Lista de tarefas -
a – No trecho sobre a chegada a Barras, por que se pergunta se o morro à esquerda da rodovia está no lugar errado? Responda em uma a três frases.
b – Como o trecho sobre a chegada a Barras poderia seguir? Dê continuidade a ele a partir do ponto em que termina.

Fonte -
------------------------------
Chegando à cidade de Barras, um pouco antes, vi a casa grande da antiga
fazenda conhecida como “Cantinho”. Nessa localidade, quando criança, tomava de
vez por outra uma garapa extraída da cana-de-açúcar, e comia também rapadura
quentinha. Observei que aquela vivenda agora estava reformada, mas guardava as
características antigas; e que não existe mais a casa de moagem.
Do
“Cantinho” para cidade é pulo; apenas cinco minutos. Enfim, cheguei à Terra dos
Governadores e dos Poetas. Porém, antes de entrar na cidade, existe à esquerda
da rodovia, em uma curva e um pouco antes da ponte que atravessa o rio
Marataoan, um morro que impede a visão panorâmica da cidade. Esse pequeno
acidente geográfico está no lugar errado, ou foi a estrada que foi construída
no lugar indevido?
------------------------------
Conteúdo dos dados -

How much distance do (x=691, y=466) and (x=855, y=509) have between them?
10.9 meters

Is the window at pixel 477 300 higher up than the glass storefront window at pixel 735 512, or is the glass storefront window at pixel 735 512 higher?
------------------------------
Respostas das tarefas -
a – Porque esse morro impede a visão panorâmica da cidade. Ele fica numa curva da rodovia, um pouco antes da ponte que atravessa o rio Marataoan.

b –
Chegando ao meu destino, fui direto para casa da minha tia que morava do
outro lado da cidade, no Bairro Boa Vista. Antes de entrar na rua que dar
acesso à residência da referida tia, observei, à direita, algumas pequenas
casas e bares que ficavam ao lado de uma grota que escoa água e esgoto. Nesse
local, quando o bairro não era ainda muito povoado, existia um perene riacho
conhecido como “Riachinho”. Hoje, não existe mais esse córrego em que tantas
vezes, quando criança, banhei em suas águas cristalinas. Por conta desse fato, transcrevo, a seguir,
um trecho de poema que escrevi muito tempo atrás:
Onde está meu córrego de nome Riachinho?
Meu pequeno rio de saudades – água preciosa servida em um
dourado pucarinho!
Riacho já não mais existe. E a minha Boa Vista
Há muito deixou de ser uma bela vista.
No final do mesmo poema, eu faço um protesto ecológico que
diz assim:
Lá se vão mais de meio século de rota,
Época que não volta mais; e eu longe do canto dos pássaros,
pela manhã.
Hoje, meu Riachinho é apenas uma grande grota,
Que desemboca no meu rio de saudades, o Marataoan.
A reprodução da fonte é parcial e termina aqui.